_Extract to read_.
^^^^^^^^^^^^^^^^

These results correctly found Reno, NV.

However, this data is very pretty in it’s presentation, but it is not easily machine readable. The github documentation mentions how to get the data in JSON format. Let’s try to download the data for Reno.

(workshoptools) [hvasquezgross@cpu-53 training]$ curl wttr.in/Reno+NV?format=j1
{
    "current_condition": [
        {
            "FeelsLikeC": "7",
            "FeelsLikeF": "44",
            "cloudcover": "100",
            "humidity": "68",
            "localObsDateTime": "2023-10-25 03:53 PM",
            "observation_time": "10:53 PM",
            "precipInches": "0.0",
            "precipMM": "0.0",
            "pressure": "1014",
            "pressureInches": "30",
            "temp_C": "9",
            "temp_F": "48",
            "uvIndex": "3",
            "visibility": "16",
            "visibilityMiles": "9",
            "weatherCode": "296",
            "weatherDesc": [
                {
                    "value": "Light rain"
                }
            ],
            "weatherIconUrl": [
                {
                    "value": ""
                }
            ],
            "winddir16Point": "W",
            "winddirDegree": "260",
            "windspeedKmph": "15",
            "windspeedMiles": "9"
        }
    ],
    "nearest_area": [
        {
            "areaName": [
                {
                    "value": "Reno"
                }
            ],
[edit]

That’s a lot of text on the screen, but we did not actually save the data.

Let’s use redirection to save this into a file named reno.json. Then use less to view the contents

(workshoptools) [hvasquezgross@cpu-53 training]$ curl wttr.in/Reno+NV?format=j1  > reno.json
(workshoptools) [hvasquezgross@cpu-53 training]$ less reno.json

Now, we are going to use the jq tool to filter the data in the reno.json file for the hourly temperature. Covering how to use jq is outside the scope of this workshop. This is mostly just to simulate working with data in your research domain.


(workshoptools) [hvasquezgross@cpu-53 training]$  jq ".weather[].hourly[].tempF" reno.json 
"48"
"44"
"44"
"54"
"57"
"48"
"44"
"38"
"38"
"40"
"37"
"35"
"46"
"52"
"44"
"36"
"33"
"31"
"30"
"41"
"50"
"56"
"48"
"41"

Let’s save the results as reno_tempf.tsv


(workshoptools) [hvasquezgross@cpu-53 training]$  jq ".weather[].hourly[].tempF" reno.json > reno_tempf.tsv

Writing your first SBATCH script

Performing this analysis runs quickly. However, you can imagine if you had a larger dataset or the programs you are running take much longer to complete, this would be time consuming to wait after each command to run the next command. Instead, we should write an SBATCH script to submit this to the SLURM job scheduler to run this analysis.

^^^^^^^^^^^^^^^^

_Data extract_.
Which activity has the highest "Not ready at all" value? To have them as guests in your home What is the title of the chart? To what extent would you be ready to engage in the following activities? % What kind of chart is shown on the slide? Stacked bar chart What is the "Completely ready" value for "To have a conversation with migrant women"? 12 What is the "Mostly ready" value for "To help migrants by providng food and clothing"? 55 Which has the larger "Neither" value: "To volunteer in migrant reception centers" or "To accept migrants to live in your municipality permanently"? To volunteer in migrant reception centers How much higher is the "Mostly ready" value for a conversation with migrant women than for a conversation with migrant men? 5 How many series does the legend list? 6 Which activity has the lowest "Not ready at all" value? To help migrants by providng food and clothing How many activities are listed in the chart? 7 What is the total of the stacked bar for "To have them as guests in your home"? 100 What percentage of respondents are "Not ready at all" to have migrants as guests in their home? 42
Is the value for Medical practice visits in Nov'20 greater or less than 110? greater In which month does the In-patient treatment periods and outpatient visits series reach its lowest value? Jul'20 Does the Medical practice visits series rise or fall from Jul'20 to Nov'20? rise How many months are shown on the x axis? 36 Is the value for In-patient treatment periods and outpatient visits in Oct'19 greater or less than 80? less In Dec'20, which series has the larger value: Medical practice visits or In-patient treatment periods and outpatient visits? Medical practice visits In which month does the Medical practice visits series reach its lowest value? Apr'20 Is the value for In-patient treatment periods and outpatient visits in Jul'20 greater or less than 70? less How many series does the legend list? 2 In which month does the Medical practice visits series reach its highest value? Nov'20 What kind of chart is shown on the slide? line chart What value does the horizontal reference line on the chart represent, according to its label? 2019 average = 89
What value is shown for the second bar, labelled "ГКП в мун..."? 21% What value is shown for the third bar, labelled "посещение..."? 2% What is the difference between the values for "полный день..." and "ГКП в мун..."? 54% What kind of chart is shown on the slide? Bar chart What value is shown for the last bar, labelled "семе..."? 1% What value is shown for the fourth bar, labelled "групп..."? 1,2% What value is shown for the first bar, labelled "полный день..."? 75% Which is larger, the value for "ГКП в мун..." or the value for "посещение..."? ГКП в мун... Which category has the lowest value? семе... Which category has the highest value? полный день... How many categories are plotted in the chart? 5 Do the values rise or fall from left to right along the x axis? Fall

^^^^^^^^^^^^^^^^

_Task instructions_. Quote the wttr.in tutorial above from "Performing this analysis" up to and including "run this analysis.", word for word.

_Response to this task_.
Performing this analysis runs quickly. However, you can imagine if you had a larger dataset or the programs you are running take much longer to complete, this would be time consuming to wait after each command to run the next command. Instead, we should write an SBATCH script to submit this to the SLURM job scheduler to run this analysis.